Molecular events underlying apoptosis in MIAPaCa-2 cells treated with MGDG were investigated by the western blotting. Cytochrome c release from mitochondria to the cytosol increased in a concentration-dependent manner in the presence of 50 and 75 μM of MGDG; that is, cytochrome c level was reduced in mitochondria and increased in the cytosol relative to control cells (Fig. 4a, b). The activation of cleaved PARP and cleaved caspase-3 was also increased by MGDG treatment (Fig. 4c, d), with the latter possibly resulting from increased mitochondrial release of cytochrome c. Bax was also upregulated in a dose-dependent manner at 25 an 50 μM, whereas Bcl-2 level remained largely unaffected (P < 0.05) (Fig. 4e, f). A possible reason for slight decrease in Bax and Bcl-2 levels at 75 μM MGDG is cell loss caused by severe MGDG toxicity. Results from the western blot analysis were compared with the Student’s t test [22].

The effects of MGDG and radiation on the cellular DNA damage response was evaluated by quantifying γ-H2AX foci in MIAPaCa-2 cells. Compared to irradiation alone, combination treatment increased the number of γ-H2AX foci in MIAPaCa-2 cells (Fig. 5a, b). The results indicate that MGDG and irradiation induce DNA damage in a synergistic manner.

We performed the alkaline comet assay to detect defects in DNA repair. At 30min, the proportion of comet tails indicating DNA fragments was higher in the combination treatment (46.5%) than in the MGDG (3.2%) and irradiation (30.5%) groups (P < 0.05) (Fig. 5c). At later time points, most cells had completed DNA repair or had undergone apoptosis. These results indicate that MGDG potentiated the suppressive effects of radiation on DNA repair.

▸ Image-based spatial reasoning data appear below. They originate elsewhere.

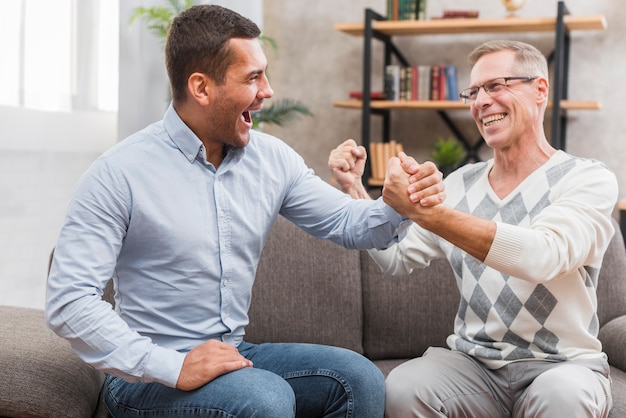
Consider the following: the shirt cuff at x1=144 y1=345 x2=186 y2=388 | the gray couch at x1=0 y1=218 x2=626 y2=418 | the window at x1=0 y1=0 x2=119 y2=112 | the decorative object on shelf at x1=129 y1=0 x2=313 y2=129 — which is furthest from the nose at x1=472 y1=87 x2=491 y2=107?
the window at x1=0 y1=0 x2=119 y2=112

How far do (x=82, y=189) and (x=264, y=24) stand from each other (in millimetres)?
3658

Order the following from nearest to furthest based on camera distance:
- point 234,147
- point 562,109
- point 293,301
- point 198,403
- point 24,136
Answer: point 198,403 < point 234,147 < point 293,301 < point 24,136 < point 562,109

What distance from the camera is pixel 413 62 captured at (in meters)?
4.69

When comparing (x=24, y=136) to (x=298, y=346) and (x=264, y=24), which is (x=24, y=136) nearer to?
(x=298, y=346)

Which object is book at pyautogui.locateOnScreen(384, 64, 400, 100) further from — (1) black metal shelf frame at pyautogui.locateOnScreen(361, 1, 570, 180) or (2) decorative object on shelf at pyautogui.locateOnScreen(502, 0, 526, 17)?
(2) decorative object on shelf at pyautogui.locateOnScreen(502, 0, 526, 17)

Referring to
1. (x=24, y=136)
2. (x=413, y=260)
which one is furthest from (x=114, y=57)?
(x=413, y=260)

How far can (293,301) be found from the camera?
2.10m

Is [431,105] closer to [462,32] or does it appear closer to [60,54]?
[462,32]

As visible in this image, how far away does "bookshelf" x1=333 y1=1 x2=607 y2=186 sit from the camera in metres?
4.03

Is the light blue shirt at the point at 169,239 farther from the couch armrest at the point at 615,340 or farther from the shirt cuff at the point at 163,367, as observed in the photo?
the couch armrest at the point at 615,340

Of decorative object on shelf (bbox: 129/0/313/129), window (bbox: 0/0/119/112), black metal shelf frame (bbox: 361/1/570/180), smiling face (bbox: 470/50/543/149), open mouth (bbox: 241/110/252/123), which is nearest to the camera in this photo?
open mouth (bbox: 241/110/252/123)

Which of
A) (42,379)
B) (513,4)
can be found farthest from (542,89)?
(513,4)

To determine whether cell cycle was affected by MGDG or irradiation, MIAPaCa-2 cell cycle distribution was analyzed by flow cytometry. MGDG induced a slight increase in the G2/M fraction (29.9–36.2%) (Fig. 6a, b), while irradiation caused G2/M arrest (29.9–65.3%) (Fig. 6a, c). The cell cycle distribution following combination treatment was similar to that of irradiation alone (Fig. 6c, d). These results indicate that MGDG does not act synergistically with radiation to induce cell cycle arrest.

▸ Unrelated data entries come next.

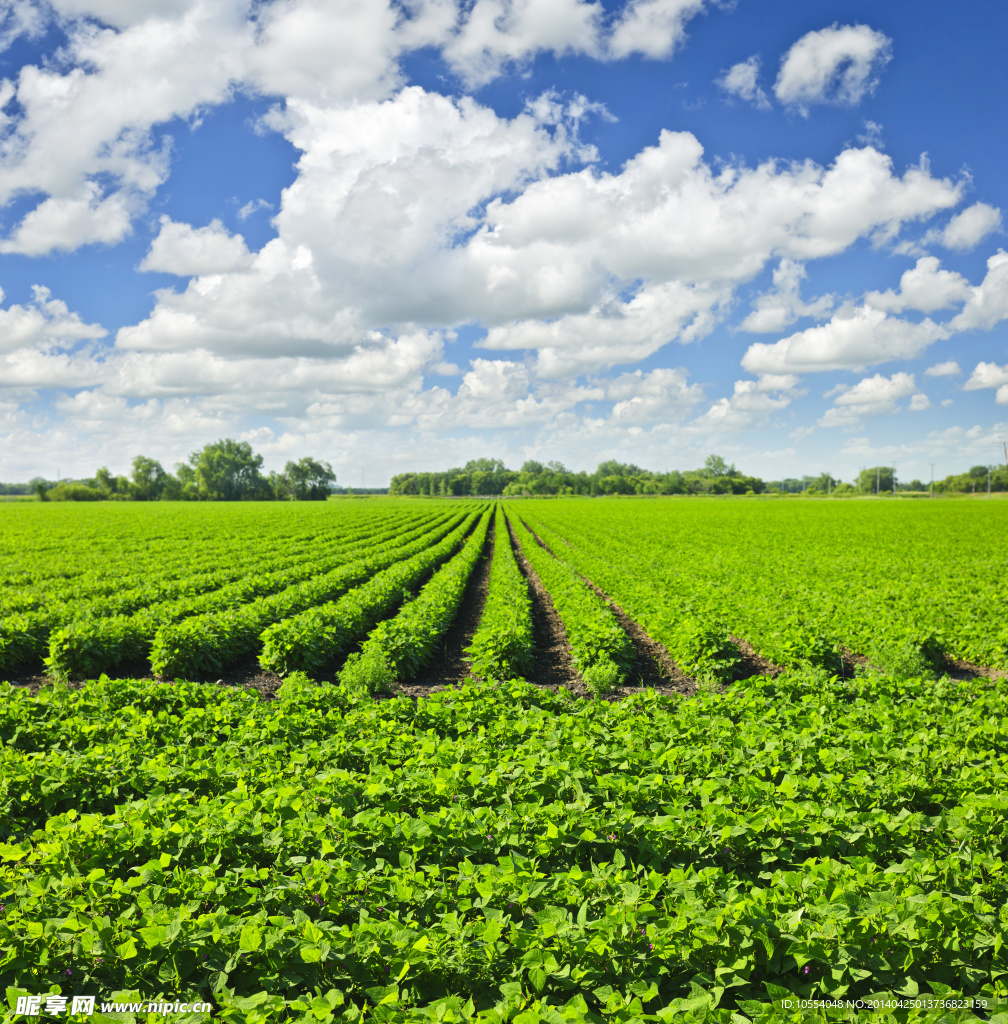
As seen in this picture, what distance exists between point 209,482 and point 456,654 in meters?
151

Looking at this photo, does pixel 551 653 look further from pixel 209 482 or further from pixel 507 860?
pixel 209 482

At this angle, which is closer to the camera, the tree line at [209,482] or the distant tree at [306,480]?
the tree line at [209,482]

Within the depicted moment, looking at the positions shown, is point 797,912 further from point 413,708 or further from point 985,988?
point 413,708

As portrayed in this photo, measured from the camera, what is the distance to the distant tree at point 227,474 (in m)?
145

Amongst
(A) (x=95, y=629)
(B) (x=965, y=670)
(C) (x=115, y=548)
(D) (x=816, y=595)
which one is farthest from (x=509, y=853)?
(C) (x=115, y=548)

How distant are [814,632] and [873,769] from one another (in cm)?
842

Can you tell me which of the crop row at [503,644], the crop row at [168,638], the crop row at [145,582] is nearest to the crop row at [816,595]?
the crop row at [503,644]

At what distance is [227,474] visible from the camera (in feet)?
487

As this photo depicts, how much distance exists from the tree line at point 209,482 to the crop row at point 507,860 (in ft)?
476

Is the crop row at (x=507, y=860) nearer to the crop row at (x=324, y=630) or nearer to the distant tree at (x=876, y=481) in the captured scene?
the crop row at (x=324, y=630)

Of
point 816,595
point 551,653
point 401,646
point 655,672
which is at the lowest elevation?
point 655,672

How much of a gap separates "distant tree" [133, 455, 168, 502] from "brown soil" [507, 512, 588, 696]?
5734 inches

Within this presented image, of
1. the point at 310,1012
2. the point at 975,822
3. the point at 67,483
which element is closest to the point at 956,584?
the point at 975,822

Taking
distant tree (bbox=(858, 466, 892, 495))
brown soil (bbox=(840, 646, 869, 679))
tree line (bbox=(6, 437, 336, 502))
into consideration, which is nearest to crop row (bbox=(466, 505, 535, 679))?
brown soil (bbox=(840, 646, 869, 679))
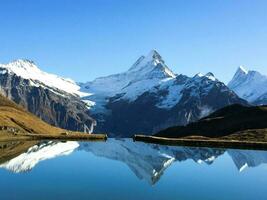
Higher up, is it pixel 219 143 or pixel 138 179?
pixel 219 143

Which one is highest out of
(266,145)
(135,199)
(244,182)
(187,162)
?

The effects of MGDG and radiation were assessed in a mouse xenograft model using MIAPaCa-2 cells. After 23 days, the tumor volumes were 7475.3 ± 986.1 mm³ (control), 7598.8 ± 1532.0 mm³ (MGDG), 5892.7 ± 1313.3 mm³ (radiation), and 2539.8 ± 552.7 mm³ (MGDG and radiation) (Fig. 7a, b). The tumor growth inhibitory effect was greater in mice receiving intratumoral injection of MGDG combined with irradiation as compared to either of these approaches alone (P < 0.05) (Fig. 7b).